Text block
Outbreak
No one knows for sure what causes type 1 diabetes. It is partly genetic (sufferers have predispositions to autoimmune diseases in general), but the condition itself is also triggered by one or more environmental agents. After Ann Marie Kreft’s son, Gus, age seven, was diagnosed a year and a half ago, she dedicated herself to finding out why, exactly, her son developed the disease—and why, exactly, so many other kids living nearby had it, too. The state does not keep a registry of diabetic children, so Kreft, with the help of other concerned parents, started compiling her own. What she found is that something unsettling is going on in the suburbs of Boston. And though it has taken a while, she is no longer the only one who sees trouble in the data she’s collected.

Extracted information
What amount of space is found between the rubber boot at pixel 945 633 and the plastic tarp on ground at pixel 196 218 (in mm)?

--

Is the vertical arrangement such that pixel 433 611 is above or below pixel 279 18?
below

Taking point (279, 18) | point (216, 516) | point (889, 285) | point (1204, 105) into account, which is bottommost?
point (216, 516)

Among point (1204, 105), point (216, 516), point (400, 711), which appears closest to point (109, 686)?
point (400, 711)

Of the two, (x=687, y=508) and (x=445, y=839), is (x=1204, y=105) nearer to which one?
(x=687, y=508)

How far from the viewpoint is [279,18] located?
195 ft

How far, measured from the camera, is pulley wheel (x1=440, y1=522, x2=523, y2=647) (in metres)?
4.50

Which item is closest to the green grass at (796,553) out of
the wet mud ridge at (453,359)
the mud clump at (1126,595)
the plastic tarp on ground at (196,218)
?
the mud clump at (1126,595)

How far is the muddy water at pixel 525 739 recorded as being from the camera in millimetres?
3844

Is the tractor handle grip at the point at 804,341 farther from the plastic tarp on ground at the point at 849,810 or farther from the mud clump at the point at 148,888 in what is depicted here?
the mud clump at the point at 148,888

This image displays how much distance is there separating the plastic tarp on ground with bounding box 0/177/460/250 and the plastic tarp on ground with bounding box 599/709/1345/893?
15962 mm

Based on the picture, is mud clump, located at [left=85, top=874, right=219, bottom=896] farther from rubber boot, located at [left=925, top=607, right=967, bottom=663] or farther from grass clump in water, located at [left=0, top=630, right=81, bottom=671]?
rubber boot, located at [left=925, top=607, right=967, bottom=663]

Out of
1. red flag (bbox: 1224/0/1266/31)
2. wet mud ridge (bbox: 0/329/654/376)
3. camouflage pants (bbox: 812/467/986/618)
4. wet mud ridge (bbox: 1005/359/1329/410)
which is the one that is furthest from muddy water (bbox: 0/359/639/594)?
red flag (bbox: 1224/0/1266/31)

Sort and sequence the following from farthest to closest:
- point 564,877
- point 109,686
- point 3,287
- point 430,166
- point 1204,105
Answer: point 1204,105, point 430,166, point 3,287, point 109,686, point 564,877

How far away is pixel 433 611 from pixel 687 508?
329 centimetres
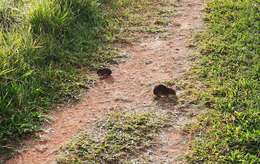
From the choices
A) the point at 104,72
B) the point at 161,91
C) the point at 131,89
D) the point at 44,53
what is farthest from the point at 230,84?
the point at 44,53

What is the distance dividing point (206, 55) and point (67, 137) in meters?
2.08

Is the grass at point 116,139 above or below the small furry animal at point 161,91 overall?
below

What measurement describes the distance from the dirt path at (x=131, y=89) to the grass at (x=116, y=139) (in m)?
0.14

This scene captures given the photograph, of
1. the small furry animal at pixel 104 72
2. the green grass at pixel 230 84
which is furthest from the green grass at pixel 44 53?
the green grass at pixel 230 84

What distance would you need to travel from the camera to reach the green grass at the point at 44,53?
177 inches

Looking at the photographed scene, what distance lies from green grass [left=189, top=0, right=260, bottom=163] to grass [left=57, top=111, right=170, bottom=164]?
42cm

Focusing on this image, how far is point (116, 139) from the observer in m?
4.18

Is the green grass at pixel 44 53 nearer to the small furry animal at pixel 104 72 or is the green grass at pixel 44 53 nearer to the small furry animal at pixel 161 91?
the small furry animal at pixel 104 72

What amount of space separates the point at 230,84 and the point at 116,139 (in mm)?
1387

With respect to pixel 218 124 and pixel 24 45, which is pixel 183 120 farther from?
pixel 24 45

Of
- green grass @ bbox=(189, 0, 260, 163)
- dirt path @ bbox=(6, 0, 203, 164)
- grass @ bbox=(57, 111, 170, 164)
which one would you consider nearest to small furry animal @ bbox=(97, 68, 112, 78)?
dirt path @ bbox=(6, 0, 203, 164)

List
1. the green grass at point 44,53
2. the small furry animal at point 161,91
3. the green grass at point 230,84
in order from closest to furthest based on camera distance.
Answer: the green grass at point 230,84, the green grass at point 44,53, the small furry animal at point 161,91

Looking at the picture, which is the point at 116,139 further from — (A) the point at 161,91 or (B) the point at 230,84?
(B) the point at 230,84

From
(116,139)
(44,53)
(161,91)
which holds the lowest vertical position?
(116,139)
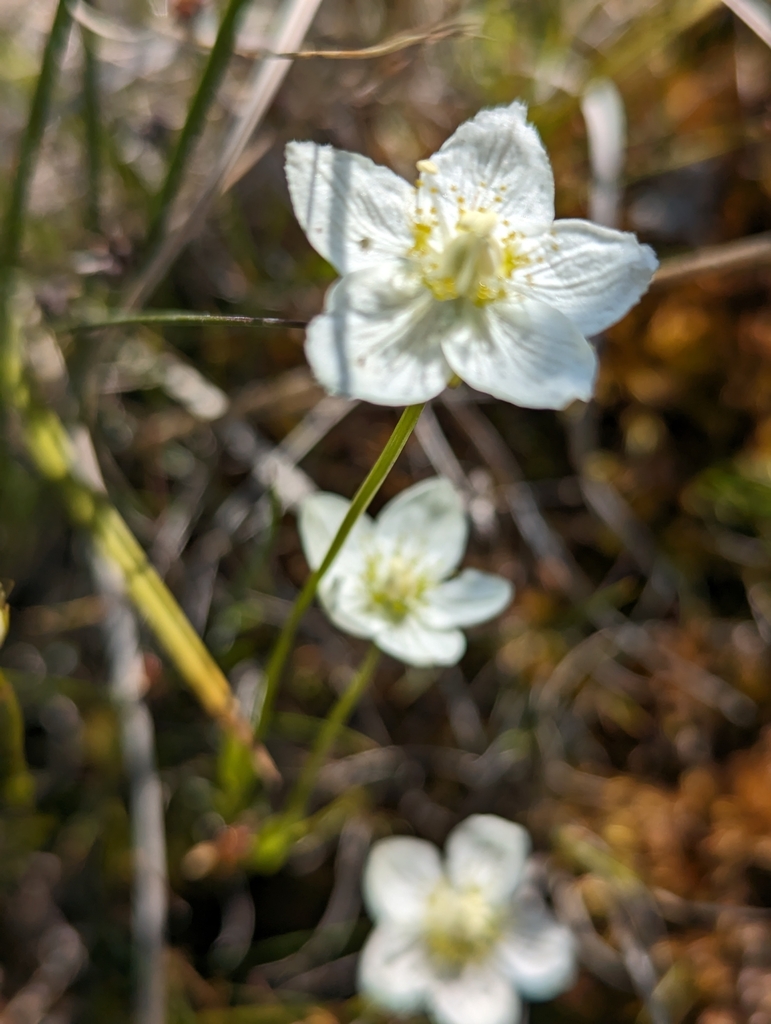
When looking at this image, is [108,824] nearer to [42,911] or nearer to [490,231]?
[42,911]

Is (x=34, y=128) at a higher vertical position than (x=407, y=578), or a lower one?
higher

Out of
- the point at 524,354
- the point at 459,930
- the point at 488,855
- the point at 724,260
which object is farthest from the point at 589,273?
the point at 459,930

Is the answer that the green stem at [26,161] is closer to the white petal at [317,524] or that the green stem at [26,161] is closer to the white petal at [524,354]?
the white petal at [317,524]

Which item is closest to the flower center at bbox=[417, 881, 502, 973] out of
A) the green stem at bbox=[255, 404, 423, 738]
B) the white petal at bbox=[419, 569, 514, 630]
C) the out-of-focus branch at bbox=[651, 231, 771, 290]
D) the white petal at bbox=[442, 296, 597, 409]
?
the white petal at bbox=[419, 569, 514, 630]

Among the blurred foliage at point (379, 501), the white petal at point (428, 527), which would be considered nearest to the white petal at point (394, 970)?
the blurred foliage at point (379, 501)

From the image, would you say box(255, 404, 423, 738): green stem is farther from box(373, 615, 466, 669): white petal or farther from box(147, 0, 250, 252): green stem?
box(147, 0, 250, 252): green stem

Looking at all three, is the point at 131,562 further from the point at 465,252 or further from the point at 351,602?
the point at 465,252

Description of the task
Decide whether each statement agrees with the type 1 diabetes text, answering yes or no and quoting the words that settle it: (a) The cause of type 1 diabetes is known for certain. (b) The state keeps a registry of diabetic children. (c) Kreft had help from other parents in compiling her own registry. Rely on the type 1 diabetes text alone.

Result of this exercise
(a) No: "No one knows for sure what causes type 1 diabetes."
(b) No: "The state does not keep a registry of diabetic children"
(c) Yes: "Kreft, with the help of other concerned parents, started compiling her own."